(Stored data)

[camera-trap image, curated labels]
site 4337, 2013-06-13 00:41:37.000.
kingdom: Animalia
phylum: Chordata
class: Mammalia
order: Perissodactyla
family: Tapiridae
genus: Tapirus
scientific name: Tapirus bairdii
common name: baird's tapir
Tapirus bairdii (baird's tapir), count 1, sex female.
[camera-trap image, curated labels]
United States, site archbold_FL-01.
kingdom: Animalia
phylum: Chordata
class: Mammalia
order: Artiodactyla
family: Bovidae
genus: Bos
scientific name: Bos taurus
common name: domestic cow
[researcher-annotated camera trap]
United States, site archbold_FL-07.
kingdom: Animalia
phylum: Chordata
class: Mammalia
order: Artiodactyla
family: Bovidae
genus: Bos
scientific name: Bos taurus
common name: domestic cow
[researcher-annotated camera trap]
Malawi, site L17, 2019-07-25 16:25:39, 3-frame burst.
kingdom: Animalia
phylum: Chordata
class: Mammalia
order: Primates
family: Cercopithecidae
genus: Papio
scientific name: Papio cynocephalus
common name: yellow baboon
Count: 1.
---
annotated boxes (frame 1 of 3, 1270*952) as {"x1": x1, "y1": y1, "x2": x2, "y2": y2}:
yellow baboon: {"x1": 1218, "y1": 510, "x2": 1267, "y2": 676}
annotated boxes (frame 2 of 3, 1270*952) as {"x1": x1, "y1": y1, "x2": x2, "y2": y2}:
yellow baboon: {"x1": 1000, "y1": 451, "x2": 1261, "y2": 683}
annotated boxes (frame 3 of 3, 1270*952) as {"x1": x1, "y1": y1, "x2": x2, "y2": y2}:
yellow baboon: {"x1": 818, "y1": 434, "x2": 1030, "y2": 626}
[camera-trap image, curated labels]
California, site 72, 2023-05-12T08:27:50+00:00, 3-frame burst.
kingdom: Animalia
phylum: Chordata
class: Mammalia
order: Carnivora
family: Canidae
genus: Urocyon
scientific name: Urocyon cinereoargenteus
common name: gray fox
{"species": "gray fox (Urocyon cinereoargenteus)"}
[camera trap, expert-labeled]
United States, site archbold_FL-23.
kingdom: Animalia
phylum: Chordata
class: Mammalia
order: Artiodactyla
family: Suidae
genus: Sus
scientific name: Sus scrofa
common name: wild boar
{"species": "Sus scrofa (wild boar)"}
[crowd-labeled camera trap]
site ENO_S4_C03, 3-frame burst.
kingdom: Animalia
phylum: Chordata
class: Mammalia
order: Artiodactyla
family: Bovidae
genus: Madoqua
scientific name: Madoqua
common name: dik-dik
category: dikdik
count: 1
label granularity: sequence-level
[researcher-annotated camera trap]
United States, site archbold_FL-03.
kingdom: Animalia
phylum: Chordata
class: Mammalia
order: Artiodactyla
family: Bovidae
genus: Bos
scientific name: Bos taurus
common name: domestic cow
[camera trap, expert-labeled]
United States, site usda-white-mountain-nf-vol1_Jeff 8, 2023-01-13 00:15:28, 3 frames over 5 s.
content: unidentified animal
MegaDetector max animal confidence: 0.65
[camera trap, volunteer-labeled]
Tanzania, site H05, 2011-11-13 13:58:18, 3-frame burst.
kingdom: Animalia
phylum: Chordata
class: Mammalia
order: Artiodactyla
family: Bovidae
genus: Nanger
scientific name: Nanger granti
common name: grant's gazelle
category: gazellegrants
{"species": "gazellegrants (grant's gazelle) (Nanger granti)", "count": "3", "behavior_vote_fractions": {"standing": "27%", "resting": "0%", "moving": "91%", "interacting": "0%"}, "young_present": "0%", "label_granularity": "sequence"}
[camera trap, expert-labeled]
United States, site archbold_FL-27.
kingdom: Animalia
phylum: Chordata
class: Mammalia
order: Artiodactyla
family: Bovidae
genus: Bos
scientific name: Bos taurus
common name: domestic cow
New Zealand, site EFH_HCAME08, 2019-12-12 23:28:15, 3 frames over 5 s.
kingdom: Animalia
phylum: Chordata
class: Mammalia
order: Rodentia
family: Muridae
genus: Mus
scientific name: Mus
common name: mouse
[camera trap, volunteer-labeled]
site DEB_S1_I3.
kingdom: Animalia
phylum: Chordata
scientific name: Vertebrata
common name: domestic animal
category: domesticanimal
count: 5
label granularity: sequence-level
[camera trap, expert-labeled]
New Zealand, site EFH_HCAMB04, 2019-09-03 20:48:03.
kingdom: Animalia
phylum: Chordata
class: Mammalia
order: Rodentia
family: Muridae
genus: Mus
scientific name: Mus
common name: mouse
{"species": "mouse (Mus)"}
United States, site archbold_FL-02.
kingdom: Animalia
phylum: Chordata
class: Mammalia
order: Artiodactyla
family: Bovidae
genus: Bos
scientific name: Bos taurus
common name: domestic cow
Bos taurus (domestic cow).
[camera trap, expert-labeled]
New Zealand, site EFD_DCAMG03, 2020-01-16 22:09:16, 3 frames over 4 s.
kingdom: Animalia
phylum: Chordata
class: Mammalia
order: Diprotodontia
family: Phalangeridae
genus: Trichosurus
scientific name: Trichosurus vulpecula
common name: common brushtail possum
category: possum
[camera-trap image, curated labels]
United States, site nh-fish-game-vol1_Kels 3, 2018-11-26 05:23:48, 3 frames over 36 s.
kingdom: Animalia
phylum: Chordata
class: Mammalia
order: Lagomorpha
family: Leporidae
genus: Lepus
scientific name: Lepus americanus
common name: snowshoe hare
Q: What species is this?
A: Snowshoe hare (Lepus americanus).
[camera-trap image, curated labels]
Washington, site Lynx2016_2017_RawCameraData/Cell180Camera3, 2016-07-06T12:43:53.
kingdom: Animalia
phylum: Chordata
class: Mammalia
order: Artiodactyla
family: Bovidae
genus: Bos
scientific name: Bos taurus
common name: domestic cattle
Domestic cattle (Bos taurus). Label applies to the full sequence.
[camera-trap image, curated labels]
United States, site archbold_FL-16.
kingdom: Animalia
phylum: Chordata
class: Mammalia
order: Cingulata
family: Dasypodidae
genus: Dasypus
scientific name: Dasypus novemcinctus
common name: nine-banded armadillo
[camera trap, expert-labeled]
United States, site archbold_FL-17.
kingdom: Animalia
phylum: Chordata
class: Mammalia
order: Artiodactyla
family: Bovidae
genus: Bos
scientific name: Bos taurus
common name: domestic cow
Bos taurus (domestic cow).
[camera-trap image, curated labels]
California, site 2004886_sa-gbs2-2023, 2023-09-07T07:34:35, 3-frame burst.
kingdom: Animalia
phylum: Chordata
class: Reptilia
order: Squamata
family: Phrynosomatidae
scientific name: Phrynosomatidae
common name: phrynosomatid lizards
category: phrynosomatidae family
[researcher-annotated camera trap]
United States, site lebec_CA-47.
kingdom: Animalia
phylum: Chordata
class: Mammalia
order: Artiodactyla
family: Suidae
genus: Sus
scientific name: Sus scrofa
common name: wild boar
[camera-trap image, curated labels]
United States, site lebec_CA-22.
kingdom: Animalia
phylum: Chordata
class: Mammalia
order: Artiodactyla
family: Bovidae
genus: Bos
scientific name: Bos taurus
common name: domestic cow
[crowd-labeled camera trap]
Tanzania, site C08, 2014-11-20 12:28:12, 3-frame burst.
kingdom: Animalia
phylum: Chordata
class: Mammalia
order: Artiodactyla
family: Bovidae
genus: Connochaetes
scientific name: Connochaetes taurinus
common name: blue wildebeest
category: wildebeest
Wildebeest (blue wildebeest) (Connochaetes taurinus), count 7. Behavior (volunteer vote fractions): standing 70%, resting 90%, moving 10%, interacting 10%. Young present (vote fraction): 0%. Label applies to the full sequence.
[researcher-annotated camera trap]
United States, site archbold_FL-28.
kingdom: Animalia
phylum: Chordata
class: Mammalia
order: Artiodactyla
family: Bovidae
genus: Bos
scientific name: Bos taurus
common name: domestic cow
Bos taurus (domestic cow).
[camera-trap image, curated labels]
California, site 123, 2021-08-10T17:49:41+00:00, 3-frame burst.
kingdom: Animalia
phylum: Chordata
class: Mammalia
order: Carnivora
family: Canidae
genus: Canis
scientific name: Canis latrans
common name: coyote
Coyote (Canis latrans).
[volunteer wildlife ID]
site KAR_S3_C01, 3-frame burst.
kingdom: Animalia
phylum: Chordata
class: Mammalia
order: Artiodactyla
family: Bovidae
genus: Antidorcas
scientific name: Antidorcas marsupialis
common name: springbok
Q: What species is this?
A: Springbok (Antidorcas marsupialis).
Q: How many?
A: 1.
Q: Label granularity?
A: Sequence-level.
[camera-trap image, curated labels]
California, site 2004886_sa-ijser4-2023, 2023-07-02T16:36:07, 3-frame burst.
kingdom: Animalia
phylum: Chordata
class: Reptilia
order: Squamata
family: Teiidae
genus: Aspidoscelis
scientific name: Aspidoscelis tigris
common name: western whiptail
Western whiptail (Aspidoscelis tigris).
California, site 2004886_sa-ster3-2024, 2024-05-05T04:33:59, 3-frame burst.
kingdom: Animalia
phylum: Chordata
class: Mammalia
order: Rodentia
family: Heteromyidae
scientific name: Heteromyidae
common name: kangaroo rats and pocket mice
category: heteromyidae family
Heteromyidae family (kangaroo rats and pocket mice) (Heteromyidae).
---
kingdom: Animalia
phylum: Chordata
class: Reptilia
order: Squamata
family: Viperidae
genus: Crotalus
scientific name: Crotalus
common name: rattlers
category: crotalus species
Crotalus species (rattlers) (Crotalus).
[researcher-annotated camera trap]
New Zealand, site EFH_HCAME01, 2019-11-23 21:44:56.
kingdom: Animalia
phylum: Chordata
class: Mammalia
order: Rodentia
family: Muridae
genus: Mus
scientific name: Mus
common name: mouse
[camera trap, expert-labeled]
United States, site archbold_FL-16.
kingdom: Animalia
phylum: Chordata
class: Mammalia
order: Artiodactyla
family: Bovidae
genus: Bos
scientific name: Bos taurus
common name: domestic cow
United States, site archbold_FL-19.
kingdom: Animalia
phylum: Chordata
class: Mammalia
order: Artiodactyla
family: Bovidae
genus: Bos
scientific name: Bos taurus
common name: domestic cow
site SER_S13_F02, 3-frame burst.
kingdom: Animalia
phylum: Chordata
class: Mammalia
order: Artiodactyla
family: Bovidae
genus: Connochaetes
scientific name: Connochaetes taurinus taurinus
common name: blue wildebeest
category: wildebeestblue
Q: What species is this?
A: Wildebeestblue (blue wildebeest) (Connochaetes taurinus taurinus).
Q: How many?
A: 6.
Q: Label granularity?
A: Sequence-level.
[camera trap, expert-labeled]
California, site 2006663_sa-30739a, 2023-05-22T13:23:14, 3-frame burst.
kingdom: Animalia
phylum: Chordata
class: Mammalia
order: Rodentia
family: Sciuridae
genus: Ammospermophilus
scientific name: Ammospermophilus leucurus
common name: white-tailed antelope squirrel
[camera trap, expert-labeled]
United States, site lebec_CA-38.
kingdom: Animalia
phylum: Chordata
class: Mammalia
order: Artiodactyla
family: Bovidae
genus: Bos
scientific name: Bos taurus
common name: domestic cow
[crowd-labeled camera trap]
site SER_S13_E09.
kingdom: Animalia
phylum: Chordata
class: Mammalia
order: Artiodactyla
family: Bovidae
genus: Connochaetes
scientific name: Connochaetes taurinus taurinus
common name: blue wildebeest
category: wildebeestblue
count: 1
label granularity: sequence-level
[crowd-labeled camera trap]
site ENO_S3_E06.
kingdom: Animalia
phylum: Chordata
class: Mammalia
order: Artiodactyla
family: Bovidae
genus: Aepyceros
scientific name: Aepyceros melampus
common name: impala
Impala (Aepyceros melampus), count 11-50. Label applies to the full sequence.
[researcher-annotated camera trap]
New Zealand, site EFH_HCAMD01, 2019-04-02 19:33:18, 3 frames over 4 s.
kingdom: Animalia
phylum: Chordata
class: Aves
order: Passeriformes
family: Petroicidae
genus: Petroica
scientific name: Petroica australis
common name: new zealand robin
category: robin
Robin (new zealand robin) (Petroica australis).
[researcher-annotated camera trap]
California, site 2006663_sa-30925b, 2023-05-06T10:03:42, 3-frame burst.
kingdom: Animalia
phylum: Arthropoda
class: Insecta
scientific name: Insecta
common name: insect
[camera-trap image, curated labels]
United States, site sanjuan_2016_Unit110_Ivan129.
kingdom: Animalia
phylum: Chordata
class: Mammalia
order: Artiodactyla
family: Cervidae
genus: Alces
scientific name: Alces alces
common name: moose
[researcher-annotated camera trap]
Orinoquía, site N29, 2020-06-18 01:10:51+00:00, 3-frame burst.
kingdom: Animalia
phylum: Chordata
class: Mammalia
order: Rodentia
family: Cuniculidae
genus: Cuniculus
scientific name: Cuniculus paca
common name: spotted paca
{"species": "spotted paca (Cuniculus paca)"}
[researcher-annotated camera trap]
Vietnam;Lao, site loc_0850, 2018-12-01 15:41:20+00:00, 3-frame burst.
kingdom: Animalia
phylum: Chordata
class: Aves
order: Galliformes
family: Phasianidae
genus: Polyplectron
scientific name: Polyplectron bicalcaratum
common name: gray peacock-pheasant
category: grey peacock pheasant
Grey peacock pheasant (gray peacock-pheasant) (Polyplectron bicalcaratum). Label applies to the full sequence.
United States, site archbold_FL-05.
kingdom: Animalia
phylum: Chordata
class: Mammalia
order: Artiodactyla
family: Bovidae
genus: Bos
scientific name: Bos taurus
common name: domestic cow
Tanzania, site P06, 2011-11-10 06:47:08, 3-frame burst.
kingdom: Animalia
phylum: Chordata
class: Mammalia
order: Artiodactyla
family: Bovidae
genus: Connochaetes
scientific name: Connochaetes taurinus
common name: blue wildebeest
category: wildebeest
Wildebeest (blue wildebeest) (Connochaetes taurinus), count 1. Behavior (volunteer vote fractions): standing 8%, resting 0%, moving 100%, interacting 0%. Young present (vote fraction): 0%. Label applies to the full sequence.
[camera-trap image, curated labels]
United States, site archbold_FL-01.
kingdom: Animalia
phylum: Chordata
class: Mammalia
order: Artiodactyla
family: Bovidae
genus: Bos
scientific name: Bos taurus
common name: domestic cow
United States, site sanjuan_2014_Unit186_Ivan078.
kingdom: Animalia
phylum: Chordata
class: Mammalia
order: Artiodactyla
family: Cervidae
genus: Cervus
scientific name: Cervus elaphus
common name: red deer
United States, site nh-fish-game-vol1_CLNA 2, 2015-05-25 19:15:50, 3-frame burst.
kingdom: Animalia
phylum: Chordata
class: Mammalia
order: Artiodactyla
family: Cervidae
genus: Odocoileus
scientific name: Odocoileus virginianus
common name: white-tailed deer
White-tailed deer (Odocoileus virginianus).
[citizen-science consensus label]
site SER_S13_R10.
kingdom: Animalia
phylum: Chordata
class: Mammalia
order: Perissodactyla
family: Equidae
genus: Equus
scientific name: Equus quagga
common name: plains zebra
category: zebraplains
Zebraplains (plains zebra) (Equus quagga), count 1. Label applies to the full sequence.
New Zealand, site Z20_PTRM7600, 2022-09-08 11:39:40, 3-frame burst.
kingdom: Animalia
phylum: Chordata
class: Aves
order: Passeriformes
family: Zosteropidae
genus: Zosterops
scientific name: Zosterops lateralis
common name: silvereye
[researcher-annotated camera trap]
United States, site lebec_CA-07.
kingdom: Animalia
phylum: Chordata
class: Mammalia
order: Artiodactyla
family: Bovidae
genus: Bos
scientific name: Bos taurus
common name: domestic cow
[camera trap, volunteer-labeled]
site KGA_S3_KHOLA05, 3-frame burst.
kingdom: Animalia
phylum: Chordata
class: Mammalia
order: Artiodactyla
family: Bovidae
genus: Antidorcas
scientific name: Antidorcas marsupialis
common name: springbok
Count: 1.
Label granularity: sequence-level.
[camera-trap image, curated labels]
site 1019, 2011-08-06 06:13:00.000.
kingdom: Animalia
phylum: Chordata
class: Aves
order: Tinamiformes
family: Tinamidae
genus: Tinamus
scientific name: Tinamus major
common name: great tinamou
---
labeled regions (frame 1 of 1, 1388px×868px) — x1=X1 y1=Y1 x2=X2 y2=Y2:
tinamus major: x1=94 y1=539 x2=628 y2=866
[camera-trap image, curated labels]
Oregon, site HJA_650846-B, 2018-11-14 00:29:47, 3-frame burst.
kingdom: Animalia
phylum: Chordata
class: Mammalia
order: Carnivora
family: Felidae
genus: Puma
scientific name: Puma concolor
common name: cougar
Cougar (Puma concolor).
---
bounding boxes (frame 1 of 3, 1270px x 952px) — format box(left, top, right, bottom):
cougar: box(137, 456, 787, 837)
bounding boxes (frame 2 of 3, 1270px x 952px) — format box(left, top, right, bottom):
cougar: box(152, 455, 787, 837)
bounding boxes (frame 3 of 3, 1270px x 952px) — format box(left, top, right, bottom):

_ASSIGNED TASK_:
The required answer is the exact run of lines above starting at the line with "scientific name: Equus quagga" and ending at the line with "Oregon, site HJA_650846-B, 2018-11-14", with both ends present.

_FINISHED TASK_:
scientific name: Equus quagga
common name: plains zebra
category: zebraplains
Zebraplains (plains zebra) (Equus quagga), count 1. Label applies to the full sequence.
New Zealand, site Z20_PTRM7600, 2022-09-08 11:39:40, 3-frame burst.
kingdom: Animalia
phylum: Chordata
class: Aves
order: Passeriformes
family: Zosteropidae
genus: Zosterops
scientific name: Zosterops lateralis
common name: silvereye
[researcher-annotated camera trap]
United States, site lebec_CA-07.
kingdom: Animalia
phylum: Chordata
class: Mammalia
order: Artiodactyla
family: Bovidae
genus: Bos
scientific name: Bos taurus
common name: domestic cow
[camera trap, volunteer-labeled]
site KGA_S3_KHOLA05, 3-frame burst.
kingdom: Animalia
phylum: Chordata
class: Mammalia
order: Artiodactyla
family: Bovidae
genus: Antidorcas
scientific name: Antidorcas marsupialis
common name: springbok
Count: 1.
Label granularity: sequence-level.
[camera-trap image, curated labels]
site 1019, 2011-08-06 06:13:00.000.
kingdom: Animalia
phylum: Chordata
class: Aves
order: Tinamiformes
family: Tinamidae
genus: Tinamus
scientific name: Tinamus major
common name: great tinamou
---
labeled regions (frame 1 of 1, 1388px×868px) — x1=X1 y1=Y1 x2=X2 y2=Y2:
tinamus major: x1=94 y1=539 x2=628 y2=866
[camera-trap image, curated labels]
Oregon, site HJA_650846-B, 2018-11-14 00:29:47, 3-frame burst.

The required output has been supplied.